## Sobre o exercício
Reescreva de forma mais breve o parágrafo do trecho selecionado que começa com "Em 2018, com a eleição", preservando seus fatos principais.

## Trecho selecionado
Palavras Chaves: Filosofia Política, fascismo, ódio, cooperação.  

Em 2018, com a eleição de Jair Bolsonaro, o Brasil passou a integrar os países no mundo que elegeram representantes populistas ligados a extrema direita, que possuem em sua plataforma de trabalho, proposições que afrontam a Declaração Universal dos Direitos Humanos. O documento produzido pela Organização das Nações Unidas, em 10 de dezembro, de 1948, é o principal referencial de contrato social das sociedades ocidentais contemporâneas e representa um marco civilizatório para a humanidade. Foi redigida após a segunda guerra mundial e serviu de referência para a diversas constituições nacionais, entre elas a do Brasil.

## Registros extraídos
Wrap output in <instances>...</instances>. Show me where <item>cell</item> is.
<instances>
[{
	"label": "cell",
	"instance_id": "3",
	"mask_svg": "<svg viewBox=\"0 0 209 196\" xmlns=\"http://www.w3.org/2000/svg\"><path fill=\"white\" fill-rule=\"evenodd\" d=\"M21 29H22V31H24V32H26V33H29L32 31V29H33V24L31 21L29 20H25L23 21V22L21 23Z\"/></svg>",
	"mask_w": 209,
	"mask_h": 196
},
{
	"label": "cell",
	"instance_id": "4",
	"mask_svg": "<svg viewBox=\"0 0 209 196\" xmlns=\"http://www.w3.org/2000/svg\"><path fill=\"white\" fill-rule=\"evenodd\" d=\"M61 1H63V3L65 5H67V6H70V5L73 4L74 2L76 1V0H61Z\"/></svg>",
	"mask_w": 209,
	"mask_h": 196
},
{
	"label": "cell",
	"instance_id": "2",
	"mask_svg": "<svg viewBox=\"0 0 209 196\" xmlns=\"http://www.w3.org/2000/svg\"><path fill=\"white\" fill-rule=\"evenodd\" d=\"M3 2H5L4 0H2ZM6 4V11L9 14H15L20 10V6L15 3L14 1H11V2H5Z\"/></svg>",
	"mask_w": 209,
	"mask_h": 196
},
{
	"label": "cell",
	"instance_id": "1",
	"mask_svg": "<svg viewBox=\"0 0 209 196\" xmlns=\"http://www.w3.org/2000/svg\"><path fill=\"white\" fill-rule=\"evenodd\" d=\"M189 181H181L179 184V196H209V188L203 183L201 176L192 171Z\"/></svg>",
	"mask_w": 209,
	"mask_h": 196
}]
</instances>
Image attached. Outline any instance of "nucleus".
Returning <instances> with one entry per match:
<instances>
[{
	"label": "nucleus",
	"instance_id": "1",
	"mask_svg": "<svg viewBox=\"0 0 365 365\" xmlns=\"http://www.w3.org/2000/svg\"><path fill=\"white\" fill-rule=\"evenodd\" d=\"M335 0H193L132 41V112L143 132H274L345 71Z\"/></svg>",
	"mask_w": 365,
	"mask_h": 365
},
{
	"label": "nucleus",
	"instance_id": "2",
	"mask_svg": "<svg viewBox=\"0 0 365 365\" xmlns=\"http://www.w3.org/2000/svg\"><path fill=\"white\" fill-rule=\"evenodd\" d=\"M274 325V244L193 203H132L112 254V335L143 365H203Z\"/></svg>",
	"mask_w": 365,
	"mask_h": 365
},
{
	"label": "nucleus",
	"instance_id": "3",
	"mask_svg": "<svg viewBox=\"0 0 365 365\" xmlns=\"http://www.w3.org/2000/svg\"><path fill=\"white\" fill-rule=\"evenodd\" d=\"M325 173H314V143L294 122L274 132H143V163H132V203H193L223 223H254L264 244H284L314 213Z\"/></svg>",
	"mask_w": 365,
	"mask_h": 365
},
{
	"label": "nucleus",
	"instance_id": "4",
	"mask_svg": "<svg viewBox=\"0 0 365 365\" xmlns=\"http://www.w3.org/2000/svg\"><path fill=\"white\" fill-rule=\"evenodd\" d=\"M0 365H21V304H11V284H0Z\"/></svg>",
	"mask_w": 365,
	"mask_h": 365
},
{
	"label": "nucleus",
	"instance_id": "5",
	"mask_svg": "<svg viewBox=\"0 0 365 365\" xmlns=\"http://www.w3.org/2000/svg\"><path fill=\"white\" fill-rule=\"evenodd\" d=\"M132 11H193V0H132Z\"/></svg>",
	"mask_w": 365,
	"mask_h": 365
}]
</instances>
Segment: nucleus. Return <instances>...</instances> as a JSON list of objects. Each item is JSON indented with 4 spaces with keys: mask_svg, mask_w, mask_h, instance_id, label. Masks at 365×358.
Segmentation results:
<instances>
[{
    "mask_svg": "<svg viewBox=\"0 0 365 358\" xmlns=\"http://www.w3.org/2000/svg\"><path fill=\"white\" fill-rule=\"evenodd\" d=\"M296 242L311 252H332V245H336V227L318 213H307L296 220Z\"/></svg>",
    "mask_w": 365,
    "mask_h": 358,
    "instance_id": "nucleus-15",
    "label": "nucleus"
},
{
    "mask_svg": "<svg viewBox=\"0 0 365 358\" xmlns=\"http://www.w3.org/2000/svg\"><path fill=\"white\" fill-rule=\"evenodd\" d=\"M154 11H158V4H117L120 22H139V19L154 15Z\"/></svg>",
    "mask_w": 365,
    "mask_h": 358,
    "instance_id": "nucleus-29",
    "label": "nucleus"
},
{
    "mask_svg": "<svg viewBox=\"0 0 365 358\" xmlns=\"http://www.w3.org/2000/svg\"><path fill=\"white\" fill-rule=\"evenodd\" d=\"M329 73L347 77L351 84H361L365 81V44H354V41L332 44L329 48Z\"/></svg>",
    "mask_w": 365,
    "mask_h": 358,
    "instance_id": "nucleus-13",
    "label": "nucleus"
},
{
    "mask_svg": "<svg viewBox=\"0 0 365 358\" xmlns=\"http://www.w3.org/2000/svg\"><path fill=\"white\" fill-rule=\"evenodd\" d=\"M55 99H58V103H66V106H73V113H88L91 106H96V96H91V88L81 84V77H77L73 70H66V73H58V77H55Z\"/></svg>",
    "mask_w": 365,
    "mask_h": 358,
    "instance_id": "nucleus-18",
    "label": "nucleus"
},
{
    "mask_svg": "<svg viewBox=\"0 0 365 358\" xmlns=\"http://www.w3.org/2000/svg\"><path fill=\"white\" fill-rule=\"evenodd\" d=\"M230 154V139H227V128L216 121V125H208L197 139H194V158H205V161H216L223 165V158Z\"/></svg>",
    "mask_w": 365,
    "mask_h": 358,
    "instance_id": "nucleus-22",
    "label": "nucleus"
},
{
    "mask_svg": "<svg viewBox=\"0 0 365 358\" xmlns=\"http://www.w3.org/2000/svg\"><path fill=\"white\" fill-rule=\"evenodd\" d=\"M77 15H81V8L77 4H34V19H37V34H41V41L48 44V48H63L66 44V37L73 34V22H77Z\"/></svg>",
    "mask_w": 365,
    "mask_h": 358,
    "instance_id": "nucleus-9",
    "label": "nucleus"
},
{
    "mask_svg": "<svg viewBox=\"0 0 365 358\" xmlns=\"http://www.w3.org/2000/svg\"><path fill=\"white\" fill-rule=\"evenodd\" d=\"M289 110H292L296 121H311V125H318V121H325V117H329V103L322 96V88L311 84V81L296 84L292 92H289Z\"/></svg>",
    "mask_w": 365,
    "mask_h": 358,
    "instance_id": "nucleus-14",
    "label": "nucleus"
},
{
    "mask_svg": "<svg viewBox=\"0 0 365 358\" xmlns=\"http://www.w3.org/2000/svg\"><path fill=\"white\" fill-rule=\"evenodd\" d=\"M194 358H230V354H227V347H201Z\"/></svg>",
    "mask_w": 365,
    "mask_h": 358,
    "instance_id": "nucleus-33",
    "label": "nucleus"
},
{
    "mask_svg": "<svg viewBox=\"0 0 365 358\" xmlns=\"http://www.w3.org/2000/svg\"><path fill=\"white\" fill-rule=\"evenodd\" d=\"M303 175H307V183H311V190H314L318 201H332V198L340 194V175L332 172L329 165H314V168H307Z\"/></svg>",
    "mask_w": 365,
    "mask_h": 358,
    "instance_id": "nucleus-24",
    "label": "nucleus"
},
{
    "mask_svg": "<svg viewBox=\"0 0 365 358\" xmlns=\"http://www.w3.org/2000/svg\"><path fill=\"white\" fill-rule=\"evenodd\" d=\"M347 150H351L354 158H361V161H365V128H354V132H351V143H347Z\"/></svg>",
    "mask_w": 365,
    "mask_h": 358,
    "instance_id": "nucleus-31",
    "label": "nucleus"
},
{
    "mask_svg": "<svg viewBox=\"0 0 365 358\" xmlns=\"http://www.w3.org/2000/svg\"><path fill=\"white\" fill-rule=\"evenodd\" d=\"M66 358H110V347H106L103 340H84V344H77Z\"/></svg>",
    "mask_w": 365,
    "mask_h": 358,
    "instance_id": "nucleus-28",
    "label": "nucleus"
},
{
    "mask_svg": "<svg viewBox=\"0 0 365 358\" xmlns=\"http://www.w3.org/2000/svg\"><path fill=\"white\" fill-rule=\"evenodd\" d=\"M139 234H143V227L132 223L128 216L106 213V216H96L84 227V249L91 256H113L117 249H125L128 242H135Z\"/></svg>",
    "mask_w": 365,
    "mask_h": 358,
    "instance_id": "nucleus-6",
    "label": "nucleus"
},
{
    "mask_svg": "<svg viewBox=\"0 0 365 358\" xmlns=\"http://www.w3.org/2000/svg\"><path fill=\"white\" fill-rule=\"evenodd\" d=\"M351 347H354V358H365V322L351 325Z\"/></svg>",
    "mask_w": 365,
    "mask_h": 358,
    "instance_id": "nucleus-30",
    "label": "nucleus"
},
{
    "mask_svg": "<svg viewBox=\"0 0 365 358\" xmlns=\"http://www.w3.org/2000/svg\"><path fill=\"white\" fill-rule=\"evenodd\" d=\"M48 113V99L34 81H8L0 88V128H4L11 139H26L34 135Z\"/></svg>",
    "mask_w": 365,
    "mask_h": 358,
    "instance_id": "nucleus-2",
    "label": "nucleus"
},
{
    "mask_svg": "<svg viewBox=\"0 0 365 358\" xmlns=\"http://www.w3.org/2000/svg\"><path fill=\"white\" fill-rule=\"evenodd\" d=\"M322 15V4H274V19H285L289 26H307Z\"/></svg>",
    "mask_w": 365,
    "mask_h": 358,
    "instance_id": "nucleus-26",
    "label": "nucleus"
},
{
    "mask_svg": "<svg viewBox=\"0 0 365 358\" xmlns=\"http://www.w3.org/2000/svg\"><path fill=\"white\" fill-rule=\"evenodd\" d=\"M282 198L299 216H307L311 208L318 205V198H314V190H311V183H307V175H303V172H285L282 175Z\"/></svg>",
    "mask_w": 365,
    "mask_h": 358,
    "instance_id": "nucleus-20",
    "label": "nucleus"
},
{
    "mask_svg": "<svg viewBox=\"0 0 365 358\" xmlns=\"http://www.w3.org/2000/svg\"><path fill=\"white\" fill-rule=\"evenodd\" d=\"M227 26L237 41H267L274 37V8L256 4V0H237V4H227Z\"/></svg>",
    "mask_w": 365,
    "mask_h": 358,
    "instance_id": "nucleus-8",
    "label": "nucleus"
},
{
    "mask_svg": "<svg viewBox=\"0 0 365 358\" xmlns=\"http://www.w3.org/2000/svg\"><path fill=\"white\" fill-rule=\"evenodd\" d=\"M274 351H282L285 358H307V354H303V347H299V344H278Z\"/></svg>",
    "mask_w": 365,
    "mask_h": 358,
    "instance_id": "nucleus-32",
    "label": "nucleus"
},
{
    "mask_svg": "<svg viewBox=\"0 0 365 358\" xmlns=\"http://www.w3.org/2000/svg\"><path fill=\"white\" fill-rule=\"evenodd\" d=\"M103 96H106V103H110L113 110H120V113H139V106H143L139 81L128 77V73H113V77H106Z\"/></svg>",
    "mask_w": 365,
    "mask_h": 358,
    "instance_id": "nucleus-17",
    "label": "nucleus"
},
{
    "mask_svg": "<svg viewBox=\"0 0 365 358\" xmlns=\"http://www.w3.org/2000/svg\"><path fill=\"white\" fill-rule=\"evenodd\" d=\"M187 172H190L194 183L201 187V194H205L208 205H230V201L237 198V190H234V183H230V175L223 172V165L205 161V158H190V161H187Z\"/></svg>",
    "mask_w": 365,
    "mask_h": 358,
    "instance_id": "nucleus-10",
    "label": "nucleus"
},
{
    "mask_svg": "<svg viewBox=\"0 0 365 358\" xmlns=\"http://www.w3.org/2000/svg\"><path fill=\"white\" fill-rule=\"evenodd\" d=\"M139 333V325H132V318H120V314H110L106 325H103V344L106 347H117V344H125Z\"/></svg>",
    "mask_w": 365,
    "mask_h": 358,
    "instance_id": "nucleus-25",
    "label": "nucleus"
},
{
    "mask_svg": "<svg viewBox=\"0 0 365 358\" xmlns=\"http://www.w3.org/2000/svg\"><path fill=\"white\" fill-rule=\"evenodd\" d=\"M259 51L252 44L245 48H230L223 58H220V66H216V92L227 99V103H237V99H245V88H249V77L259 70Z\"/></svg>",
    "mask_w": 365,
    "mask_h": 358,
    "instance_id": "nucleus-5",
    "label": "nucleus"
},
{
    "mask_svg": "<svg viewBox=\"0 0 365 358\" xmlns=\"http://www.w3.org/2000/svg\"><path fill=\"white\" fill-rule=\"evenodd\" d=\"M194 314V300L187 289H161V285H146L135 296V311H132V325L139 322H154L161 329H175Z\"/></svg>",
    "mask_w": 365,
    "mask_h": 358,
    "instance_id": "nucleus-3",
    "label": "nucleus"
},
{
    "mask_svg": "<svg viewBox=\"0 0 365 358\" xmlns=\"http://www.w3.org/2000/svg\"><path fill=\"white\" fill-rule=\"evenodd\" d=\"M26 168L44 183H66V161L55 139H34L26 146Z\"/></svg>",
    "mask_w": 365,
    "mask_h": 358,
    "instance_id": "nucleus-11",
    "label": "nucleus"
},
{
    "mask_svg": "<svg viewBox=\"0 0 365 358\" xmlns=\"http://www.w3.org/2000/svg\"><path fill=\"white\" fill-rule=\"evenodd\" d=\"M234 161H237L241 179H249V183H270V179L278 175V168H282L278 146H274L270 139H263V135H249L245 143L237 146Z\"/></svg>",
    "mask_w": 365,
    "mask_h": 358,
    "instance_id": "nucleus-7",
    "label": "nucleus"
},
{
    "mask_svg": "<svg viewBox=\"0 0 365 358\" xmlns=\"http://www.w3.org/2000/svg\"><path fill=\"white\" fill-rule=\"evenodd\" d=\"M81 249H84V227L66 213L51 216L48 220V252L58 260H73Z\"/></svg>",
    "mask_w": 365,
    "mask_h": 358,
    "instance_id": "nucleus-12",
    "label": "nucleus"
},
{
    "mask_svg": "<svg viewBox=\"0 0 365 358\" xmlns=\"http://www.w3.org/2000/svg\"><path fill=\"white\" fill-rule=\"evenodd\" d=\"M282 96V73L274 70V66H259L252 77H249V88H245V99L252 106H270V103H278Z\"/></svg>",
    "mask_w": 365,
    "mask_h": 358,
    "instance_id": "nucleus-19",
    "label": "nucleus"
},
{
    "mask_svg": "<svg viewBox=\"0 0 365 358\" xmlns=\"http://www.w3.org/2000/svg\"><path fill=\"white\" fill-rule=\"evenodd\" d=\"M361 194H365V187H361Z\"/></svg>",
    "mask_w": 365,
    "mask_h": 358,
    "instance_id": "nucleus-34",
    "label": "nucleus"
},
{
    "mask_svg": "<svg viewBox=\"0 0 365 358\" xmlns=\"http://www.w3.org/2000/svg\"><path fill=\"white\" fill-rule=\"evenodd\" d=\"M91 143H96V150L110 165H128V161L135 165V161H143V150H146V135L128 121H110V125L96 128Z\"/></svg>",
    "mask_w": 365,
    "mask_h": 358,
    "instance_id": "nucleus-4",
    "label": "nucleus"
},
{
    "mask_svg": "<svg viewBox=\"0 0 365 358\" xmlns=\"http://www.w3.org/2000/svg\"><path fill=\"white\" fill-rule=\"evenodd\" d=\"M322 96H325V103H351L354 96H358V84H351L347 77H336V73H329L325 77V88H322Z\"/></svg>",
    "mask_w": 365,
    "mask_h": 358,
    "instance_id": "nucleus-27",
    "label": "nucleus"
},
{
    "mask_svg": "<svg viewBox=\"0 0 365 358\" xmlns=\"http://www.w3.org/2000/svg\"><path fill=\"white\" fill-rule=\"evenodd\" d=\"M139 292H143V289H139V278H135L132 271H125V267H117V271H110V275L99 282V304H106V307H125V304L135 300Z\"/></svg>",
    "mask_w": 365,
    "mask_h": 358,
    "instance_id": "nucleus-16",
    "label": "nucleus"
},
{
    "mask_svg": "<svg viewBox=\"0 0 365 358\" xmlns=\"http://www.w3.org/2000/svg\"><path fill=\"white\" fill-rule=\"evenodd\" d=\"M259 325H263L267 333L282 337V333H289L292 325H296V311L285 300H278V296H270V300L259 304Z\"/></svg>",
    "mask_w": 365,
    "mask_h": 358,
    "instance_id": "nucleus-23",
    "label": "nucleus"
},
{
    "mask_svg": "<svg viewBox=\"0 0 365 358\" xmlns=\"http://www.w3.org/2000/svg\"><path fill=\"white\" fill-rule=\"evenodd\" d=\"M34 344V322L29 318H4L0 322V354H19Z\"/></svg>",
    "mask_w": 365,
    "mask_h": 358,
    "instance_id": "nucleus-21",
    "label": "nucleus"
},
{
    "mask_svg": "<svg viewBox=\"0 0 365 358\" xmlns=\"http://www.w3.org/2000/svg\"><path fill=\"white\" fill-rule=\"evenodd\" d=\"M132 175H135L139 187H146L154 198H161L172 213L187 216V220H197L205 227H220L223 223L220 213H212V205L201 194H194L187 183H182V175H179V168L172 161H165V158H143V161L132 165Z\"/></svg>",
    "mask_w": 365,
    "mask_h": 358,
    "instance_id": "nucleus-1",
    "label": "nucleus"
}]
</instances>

## Resposta ao exercício
Com a eleição de Jair Bolsonaro em 2018, o Brasil entrou para o grupo de países que elegeram populistas de extrema direita cujas plataformas contêm propostas contrárias à Declaração Universal dos Direitos Humanos. Produzida pela ONU em 10 de dezembro de 1948, logo após a Segunda Guerra Mundial, essa declaração é o principal referencial de contrato social das sociedades ocidentais contemporâneas e um marco civilizatório. Ela serviu de referência para várias constituições nacionais, inclusive a brasileira.